**Description of the task:** Convert the stretch from the line containing "How far from the image-taker" through the end of the records into a JSON list of strings, with one string per line and blank lines omitted.

(Spatial relationship records)
## begin

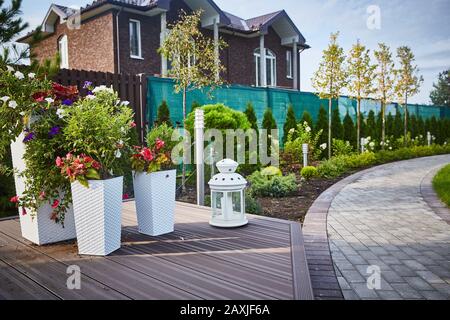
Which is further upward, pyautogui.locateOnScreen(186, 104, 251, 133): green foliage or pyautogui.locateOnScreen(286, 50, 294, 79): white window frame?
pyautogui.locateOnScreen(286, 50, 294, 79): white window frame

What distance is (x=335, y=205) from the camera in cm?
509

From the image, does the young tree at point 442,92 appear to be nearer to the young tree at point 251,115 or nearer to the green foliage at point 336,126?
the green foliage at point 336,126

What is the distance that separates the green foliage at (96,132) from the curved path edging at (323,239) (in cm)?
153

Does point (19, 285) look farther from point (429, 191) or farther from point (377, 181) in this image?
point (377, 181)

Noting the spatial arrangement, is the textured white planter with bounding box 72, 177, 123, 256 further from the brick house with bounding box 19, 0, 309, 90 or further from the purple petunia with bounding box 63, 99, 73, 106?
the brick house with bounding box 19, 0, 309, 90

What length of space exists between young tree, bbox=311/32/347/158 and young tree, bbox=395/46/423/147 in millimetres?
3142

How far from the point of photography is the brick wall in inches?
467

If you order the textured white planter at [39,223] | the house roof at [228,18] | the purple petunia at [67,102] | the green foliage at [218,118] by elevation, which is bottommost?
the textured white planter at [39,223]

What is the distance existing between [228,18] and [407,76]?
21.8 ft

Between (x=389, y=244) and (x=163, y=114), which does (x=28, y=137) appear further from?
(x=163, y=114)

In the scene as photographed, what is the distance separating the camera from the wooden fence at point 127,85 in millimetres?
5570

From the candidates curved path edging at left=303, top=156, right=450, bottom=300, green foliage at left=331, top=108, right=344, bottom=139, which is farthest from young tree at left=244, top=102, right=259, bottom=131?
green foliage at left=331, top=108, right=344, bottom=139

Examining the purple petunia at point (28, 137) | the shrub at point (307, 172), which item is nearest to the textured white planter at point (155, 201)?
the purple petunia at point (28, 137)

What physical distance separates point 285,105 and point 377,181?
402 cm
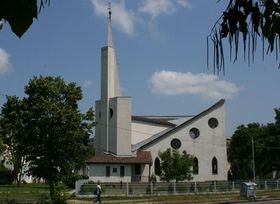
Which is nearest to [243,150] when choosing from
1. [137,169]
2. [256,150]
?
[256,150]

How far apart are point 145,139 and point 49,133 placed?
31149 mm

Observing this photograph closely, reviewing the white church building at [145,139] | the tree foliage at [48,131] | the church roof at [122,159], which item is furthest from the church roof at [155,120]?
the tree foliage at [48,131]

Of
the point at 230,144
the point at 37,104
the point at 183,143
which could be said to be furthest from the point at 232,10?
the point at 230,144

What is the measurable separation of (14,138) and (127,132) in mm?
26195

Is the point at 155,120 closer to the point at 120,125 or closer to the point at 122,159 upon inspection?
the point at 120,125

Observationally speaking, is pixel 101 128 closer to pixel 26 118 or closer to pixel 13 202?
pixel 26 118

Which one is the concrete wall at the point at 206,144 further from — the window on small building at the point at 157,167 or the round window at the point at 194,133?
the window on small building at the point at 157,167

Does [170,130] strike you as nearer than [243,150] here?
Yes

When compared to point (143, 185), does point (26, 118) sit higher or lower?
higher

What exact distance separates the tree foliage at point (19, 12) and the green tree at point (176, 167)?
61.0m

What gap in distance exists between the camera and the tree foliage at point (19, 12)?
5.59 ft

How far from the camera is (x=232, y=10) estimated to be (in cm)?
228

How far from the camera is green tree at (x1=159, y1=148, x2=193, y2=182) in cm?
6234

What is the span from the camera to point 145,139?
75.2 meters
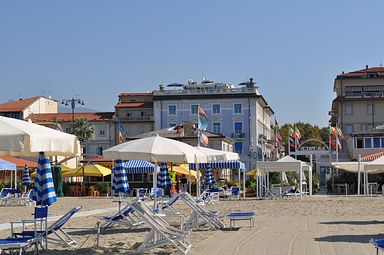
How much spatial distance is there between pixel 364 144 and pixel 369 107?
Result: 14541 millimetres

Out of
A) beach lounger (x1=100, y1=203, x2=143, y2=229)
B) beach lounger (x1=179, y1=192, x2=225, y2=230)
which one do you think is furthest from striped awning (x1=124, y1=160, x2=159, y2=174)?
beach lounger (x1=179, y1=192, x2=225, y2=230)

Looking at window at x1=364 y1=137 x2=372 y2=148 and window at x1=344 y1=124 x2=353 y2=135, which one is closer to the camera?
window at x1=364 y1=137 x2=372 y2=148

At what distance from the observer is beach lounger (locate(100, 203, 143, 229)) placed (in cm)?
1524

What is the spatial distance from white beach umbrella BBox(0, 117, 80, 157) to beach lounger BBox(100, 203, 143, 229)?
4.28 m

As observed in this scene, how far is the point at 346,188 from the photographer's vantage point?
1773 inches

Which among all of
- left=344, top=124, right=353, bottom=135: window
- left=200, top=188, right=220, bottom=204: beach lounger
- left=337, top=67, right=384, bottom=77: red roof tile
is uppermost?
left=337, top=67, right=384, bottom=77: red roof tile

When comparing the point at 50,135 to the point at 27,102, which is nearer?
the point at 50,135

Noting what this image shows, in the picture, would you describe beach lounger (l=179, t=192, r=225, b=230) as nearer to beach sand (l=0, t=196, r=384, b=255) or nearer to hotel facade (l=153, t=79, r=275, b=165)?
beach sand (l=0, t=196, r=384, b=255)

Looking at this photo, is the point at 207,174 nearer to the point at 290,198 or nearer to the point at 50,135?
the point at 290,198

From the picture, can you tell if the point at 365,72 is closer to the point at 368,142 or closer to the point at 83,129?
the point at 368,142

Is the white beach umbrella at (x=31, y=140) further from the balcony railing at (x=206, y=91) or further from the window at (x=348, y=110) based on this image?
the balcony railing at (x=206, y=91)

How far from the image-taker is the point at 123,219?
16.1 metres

## end

**Output below:**
[
  "How far from the image-taker is the point at 123,219?",
  "16.1 metres"
]